Femtosecond laser direct writing (FLDW) method enables the flexible three-dimensional (3D) molding of intelligent microactuators with submicron resolution, which are capable of adaptive deformation when exposed to external stimuli. However, their mass production is still limited by complicated, multi-material composites or time-consuming programmed point-by-point scanning strategies to date. Here, a novel four-dimensional (4D) printing method based on two-photon polymerization is proposed to achieve the rapid molding of hydrogel microactuators.
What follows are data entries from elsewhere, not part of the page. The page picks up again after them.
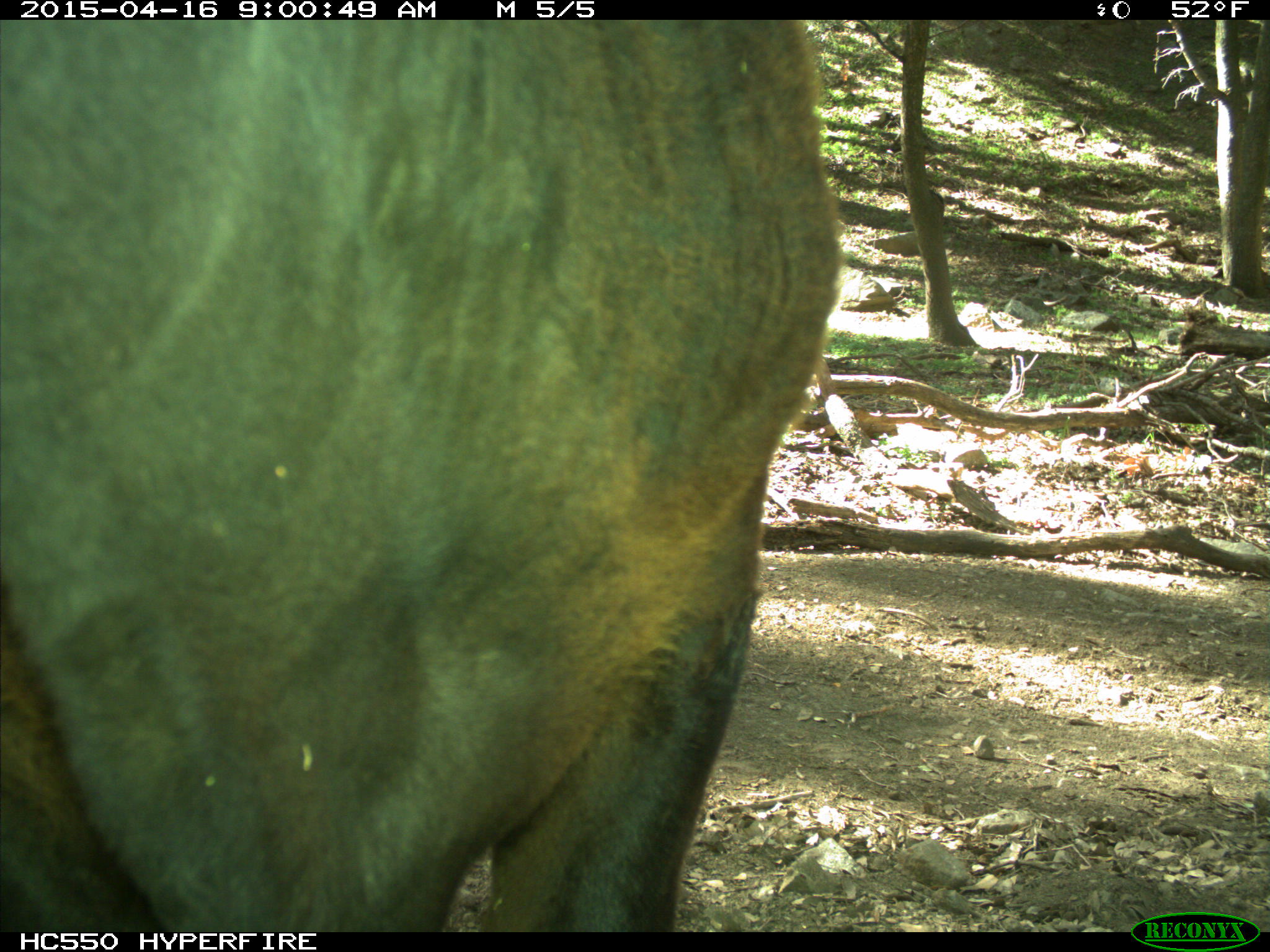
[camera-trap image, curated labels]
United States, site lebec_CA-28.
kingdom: Animalia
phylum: Chordata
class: Mammalia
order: Artiodactyla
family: Bovidae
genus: Bos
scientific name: Bos taurus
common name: domestic cow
Bos taurus (domestic cow).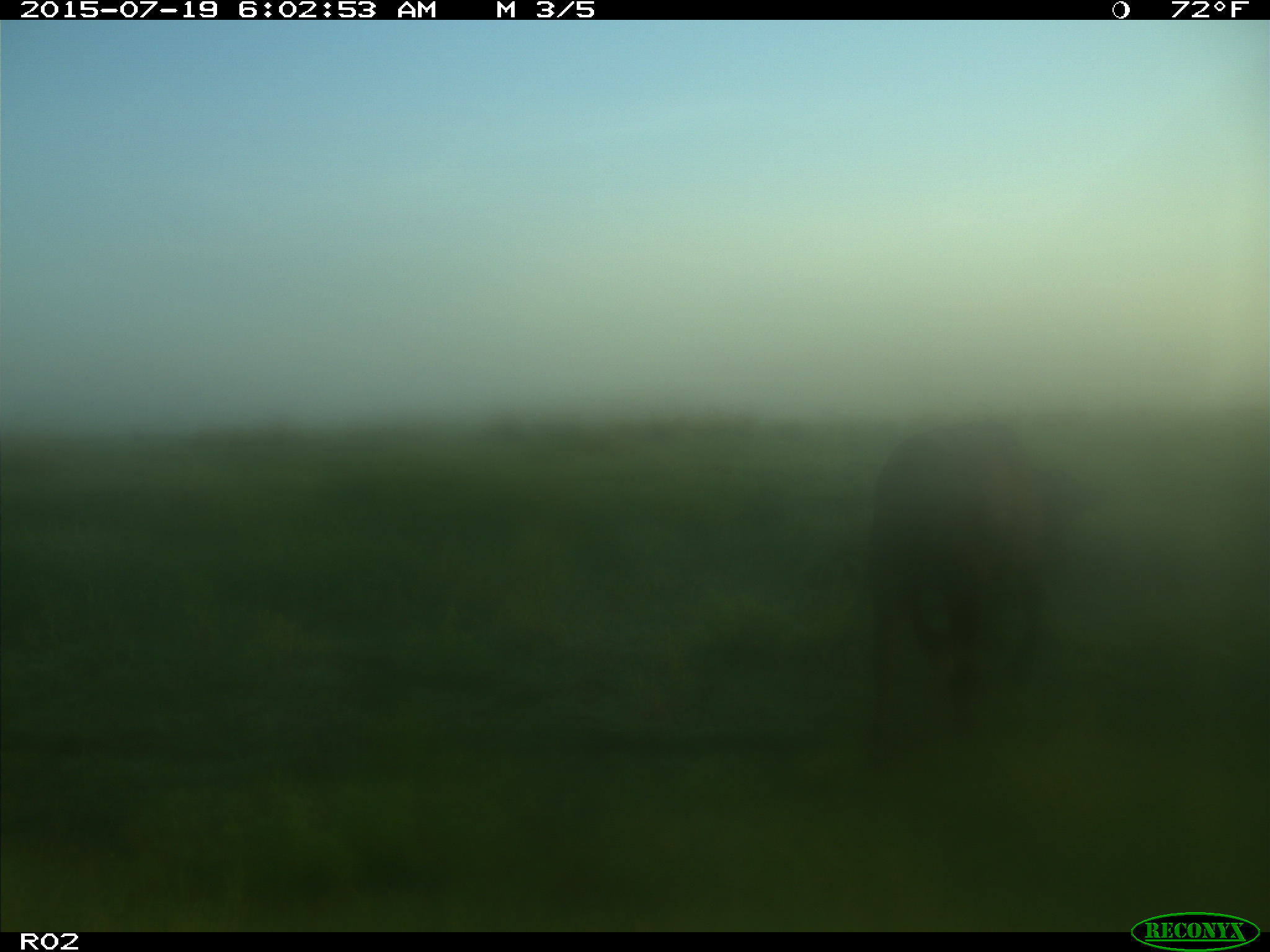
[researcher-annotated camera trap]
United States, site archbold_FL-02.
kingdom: Animalia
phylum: Chordata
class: Mammalia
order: Artiodactyla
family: Bovidae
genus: Bos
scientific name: Bos taurus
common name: domestic cow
Wavefront and amplitude co-modulation based on a spatial light modulator is introduced into the architecture of 4D printing, thus endowing the hydrogel material with adaptive shape morphing function with a single exposure. The processing efficiency is improved by  2 orders of magnitude, providing higher throughput and large-area manufacturing capability. This approach allows for the efficient prototyping of microgrippers with controllable bending properties for in-situ capture of polystyrene microspheres. Moreover, the microtube arrays can serve as 3D cell culture scaffolds, enabling the rapid construction of large-scale cell growth environment. Altogether, this flexible, customizable, and high-throughput 4D printing strategy paves the way for the construction of intelligent microactuators with promising applications in particle manipulation, biomedicine, tissue engineering, and other fields.